Future: Managing 'many multi-agent systems' via unified views, integrating cloud monitoring.
"The difference between the second and the third is that the second assumes that your users are acting normally the third says I have a malicious user who's going to try to prompt attack my solution." – Nitya Narasimhan, clarifying quality vs. safety evals.
Workshop Resources for Hands-On Replication
Fork the GitHub repo (all branches for evolving workshops like AIE-Europe), use GitHub Codespaces with dev containers for instant env setup (VS Code in browser, pre-installed tools for notebooks/skills). Paths: SDK for beginners; coding agent for advanced.
Join Discord's AI Engineer channel for support. Azure account needed (~$10 cost); org repos offset compute.

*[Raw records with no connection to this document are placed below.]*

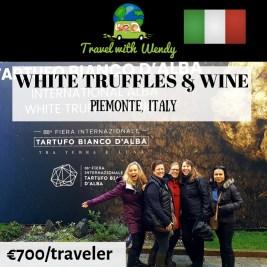 White truffles & more - destination tours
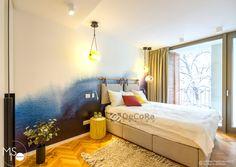 In aceasta colaborare, Decora Design și-a pus amprenta, de data aceasta, prin covoarele alese pentru dormitor.  De asemenea, avem disponibile mai multe modele și culori pe www.decoradesign.ro.  . .  .  #decoradesign #interiordesign #interiordesigner #interior #curtaindesign #rideauxvintage #curtains_fabrics #rideauxsurmesure #curtainsystems #curtains #curtainsdesign #curtainshop #curtains_accessories #curtainsystems #carpet #carpets #rug #rugs #covor #covoare #covoaredormitor Rugs On Carpet, Interior Design, Bed, Modern, Furniture, Home Decor, Made To Measure Curtains, Nest Design, Trendy Tree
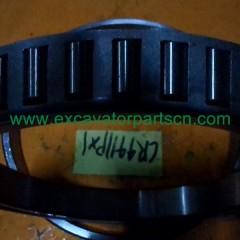 Spherical Roller Bearing CR4411PX1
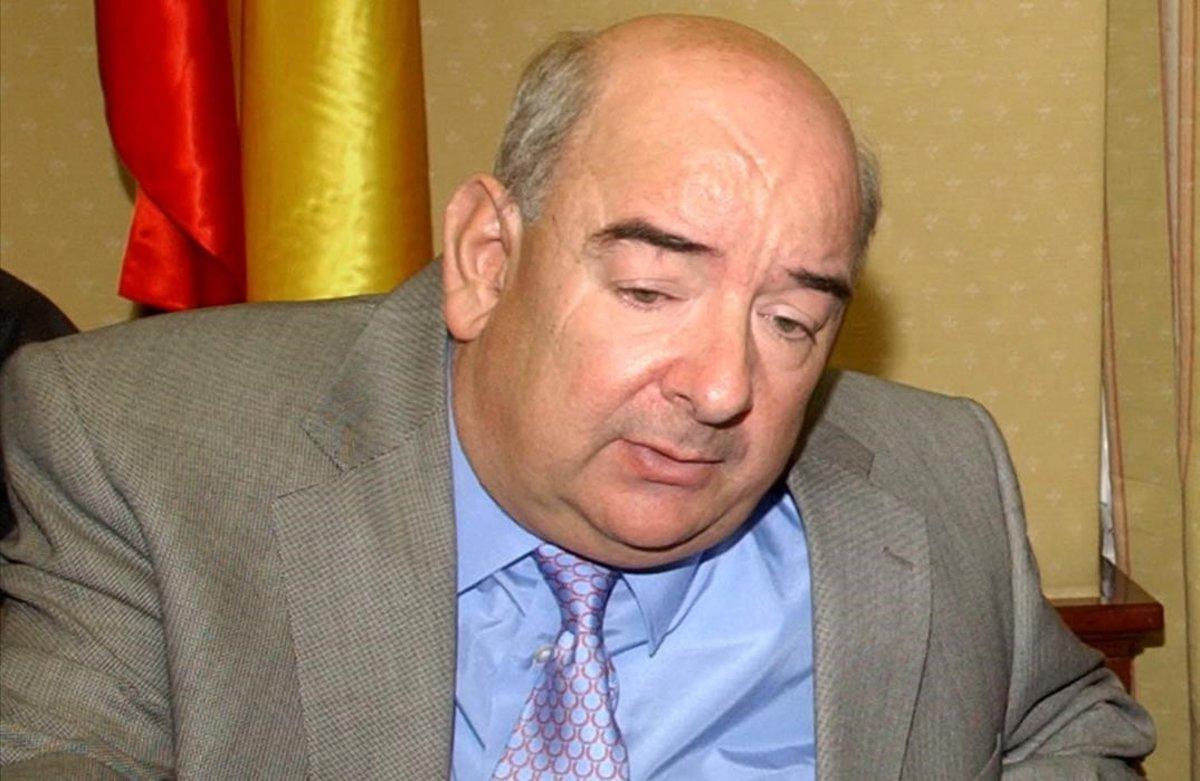 Mor el fiscal de l'Audiència Nacional Eduardo Fungairiño
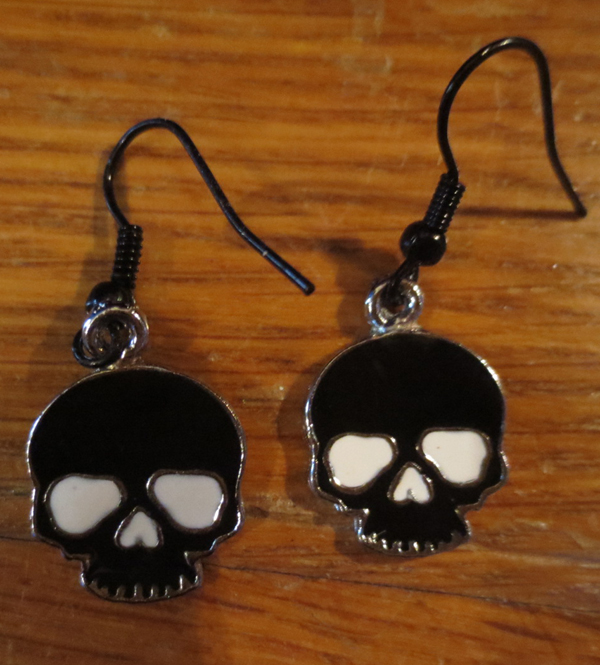 Rockabilly Goth Black and White Skull Earrings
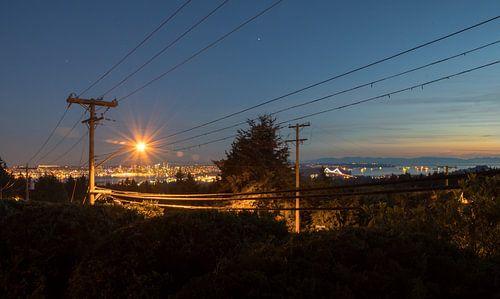 Vancouver by night van Daniel Van der Brug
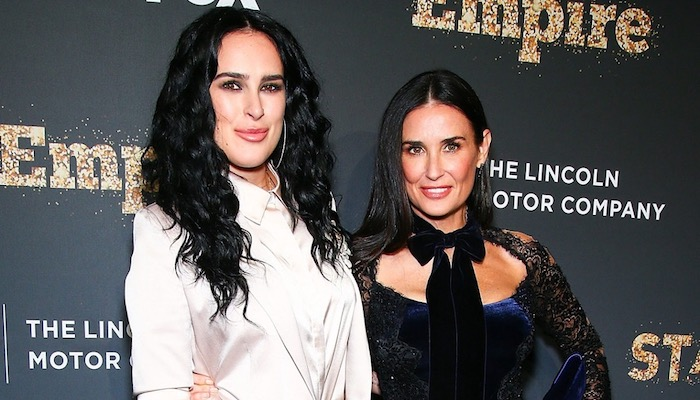 Top 5 Celebrity Mother Daughter Duos - Demi Moore and Rumer Willis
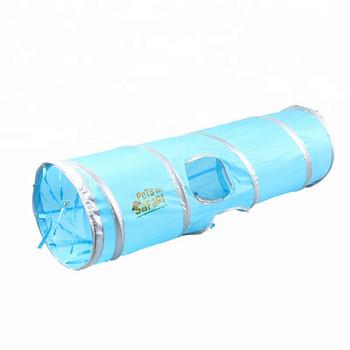 Сгъваема играчка за домашни любимци в син цвят - Тунел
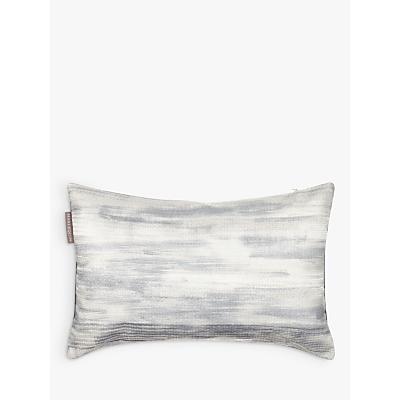 Harlequin Glance Cushion, Shell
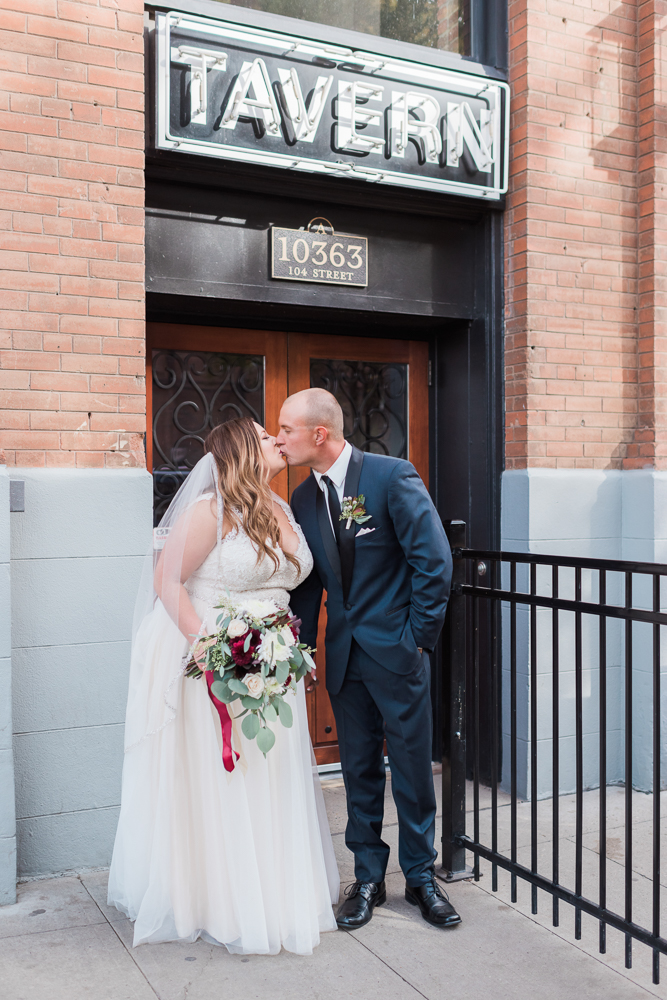 Edmonton Mercers Tavern Wedding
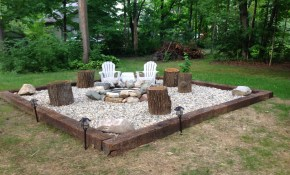 Fire Pit Rail Road Ties River Rock And A Ring Simple And Cheap intended for 13 Smart Ways How to Craft Backyard Rock Fire Pit Ideas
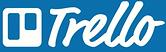 TrelloIcon.png
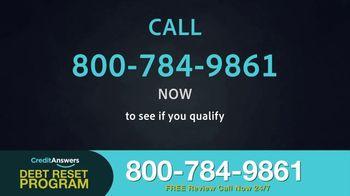 CreditAnswers Debt Reset Program TV Spot, 'The Secret' - Thumbnail 7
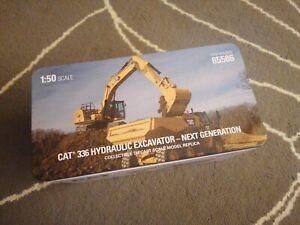 Diecast Masters - Caterpillar 336 Next Generation Excavator - 85586 - 1/50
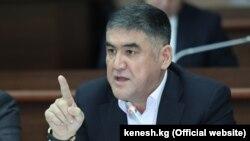 Kursan Asanov (file photo)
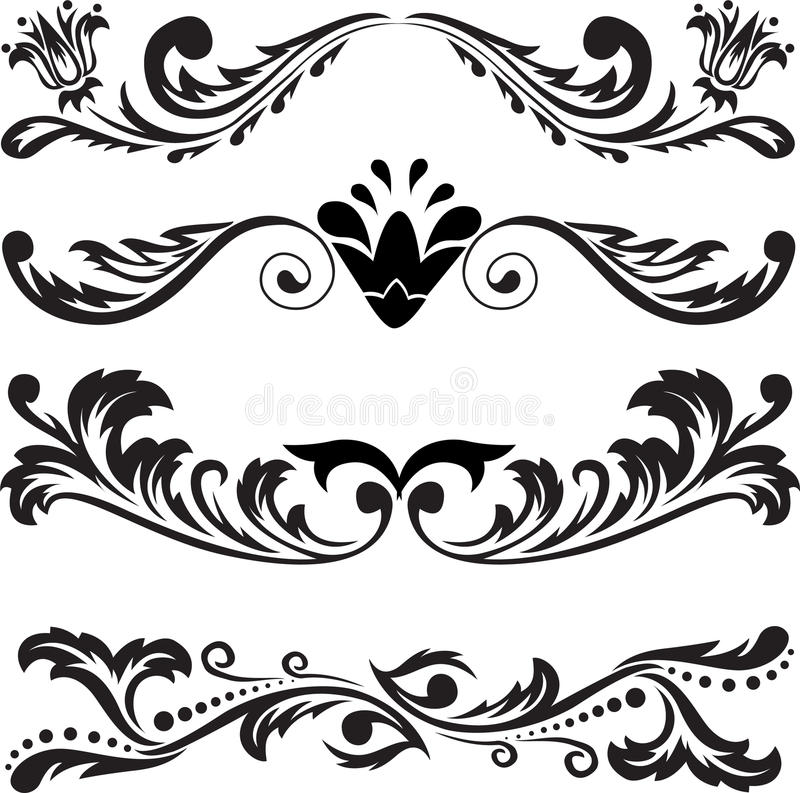 Free Set Of Symmetric Ornaments 3 Royalty Free Stock Image - 17756036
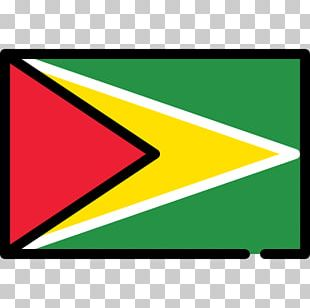 Flag Of Guyana National Flag Flag Of Haiti PNG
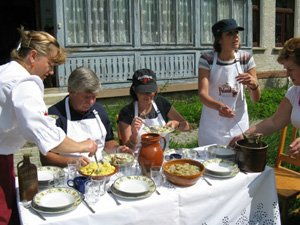 Poland Culinary Tours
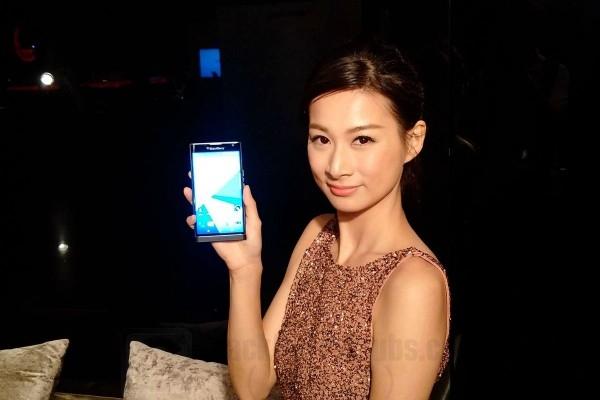 blackberrypriv-hk-launch_bbc_03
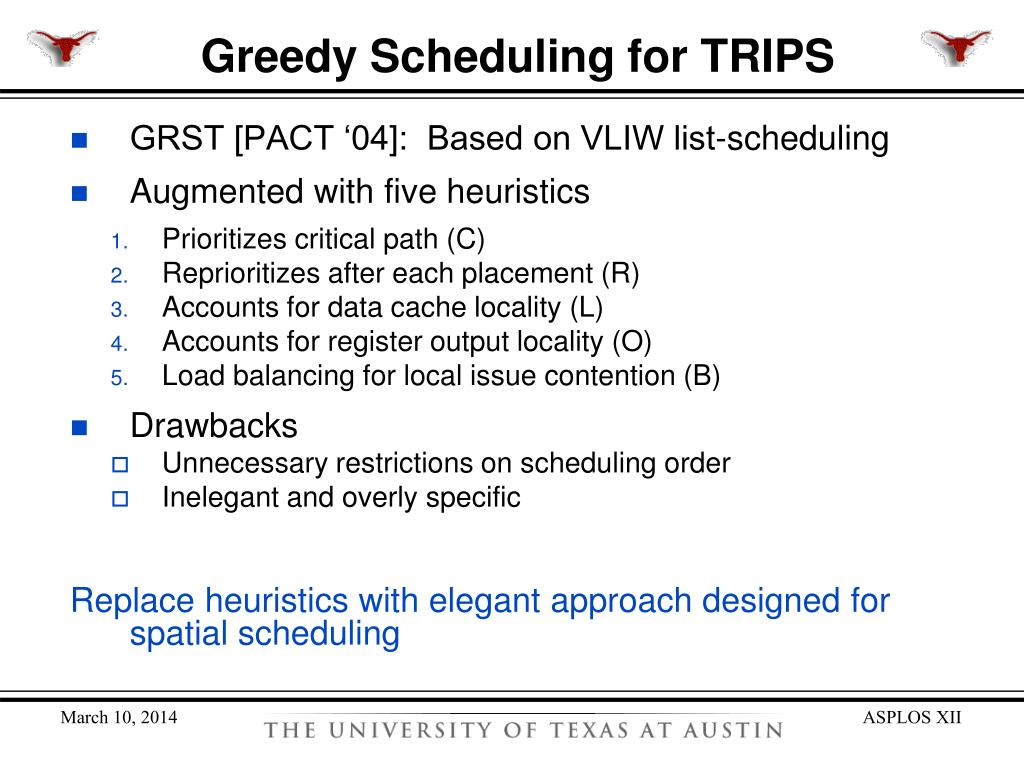 Greedy Scheduling for TRIPS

"This repo is actually almost like a 4-hour workshop that we're trying to compress into this so what I want you to think about is this is a cooking show i'm going to show you the baked goods but I want you to look at the repo." – Nitya Narasimhan, urging repo use over live follow-along.
Key Takeaways
- Instrument agents early with OTel tracing for workflow visibility, aggregating multi-agent traces in Foundry's control plane.
- Evaluate holistically: Intent → tool call → task adherence, using built-ins for quality/safety/agent metrics or customs.
- Use 'Observe skill' to bootstrap evals: Generates data, optimizes prompts, shows reasoning—ideal for zero-baseline prototypes.
- Differentiate quality evals (normal users) from red teaming (adversarial); integrate with Azure Monitor for IT buy-in.
- Prototype fast via Codespaces/dev containers; fork repo for ongoing workshops, engage Discord for tweaks.
- Manage non-determinism via continuous/scheduled evals; expect percentages, focus on optimize loop.
- Scale to fleets: Centralize observability for many agents, regardless of build/host.
- Tradeoff: Automation speeds iteration but incurs compute; transparency reveals hidden failures worth the cost.